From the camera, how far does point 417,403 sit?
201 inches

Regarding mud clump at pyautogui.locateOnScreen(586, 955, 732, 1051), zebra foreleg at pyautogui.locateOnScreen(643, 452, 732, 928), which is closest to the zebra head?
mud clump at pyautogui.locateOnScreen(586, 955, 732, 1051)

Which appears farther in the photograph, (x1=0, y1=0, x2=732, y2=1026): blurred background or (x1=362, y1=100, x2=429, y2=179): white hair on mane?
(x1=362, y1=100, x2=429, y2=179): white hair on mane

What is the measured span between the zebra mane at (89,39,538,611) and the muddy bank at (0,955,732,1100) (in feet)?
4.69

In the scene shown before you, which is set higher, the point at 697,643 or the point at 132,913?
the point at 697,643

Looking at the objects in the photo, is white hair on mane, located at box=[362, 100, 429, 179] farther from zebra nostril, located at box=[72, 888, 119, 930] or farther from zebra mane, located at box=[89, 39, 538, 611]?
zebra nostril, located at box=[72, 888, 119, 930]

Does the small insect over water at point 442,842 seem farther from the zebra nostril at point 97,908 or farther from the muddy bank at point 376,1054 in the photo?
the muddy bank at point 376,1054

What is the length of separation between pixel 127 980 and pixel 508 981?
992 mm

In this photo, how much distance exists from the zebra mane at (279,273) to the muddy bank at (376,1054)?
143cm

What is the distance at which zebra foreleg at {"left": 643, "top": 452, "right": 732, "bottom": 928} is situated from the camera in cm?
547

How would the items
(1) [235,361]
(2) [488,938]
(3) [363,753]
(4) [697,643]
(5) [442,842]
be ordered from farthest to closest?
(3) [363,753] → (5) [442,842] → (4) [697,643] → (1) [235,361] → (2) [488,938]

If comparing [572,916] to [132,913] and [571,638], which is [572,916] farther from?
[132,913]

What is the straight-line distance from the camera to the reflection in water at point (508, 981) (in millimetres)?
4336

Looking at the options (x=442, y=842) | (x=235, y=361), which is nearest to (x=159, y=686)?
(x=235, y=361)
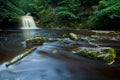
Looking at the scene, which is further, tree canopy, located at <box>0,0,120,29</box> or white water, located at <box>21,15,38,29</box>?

· · ·

> [STATED PROBLEM]
Copy the material again from the line containing "Looking at the options" through the end of the material, adding 114 to every coordinate in the answers. Keep every other line unchanged, and leave out the pictures.

> [OUTPUT BELOW]
Looking at the options (x=442, y=842) | (x=235, y=361), which is nearest to (x=159, y=686)?
(x=349, y=475)
Looking at the scene, which is further, tree canopy, located at <box>0,0,120,29</box> or white water, located at <box>21,15,38,29</box>?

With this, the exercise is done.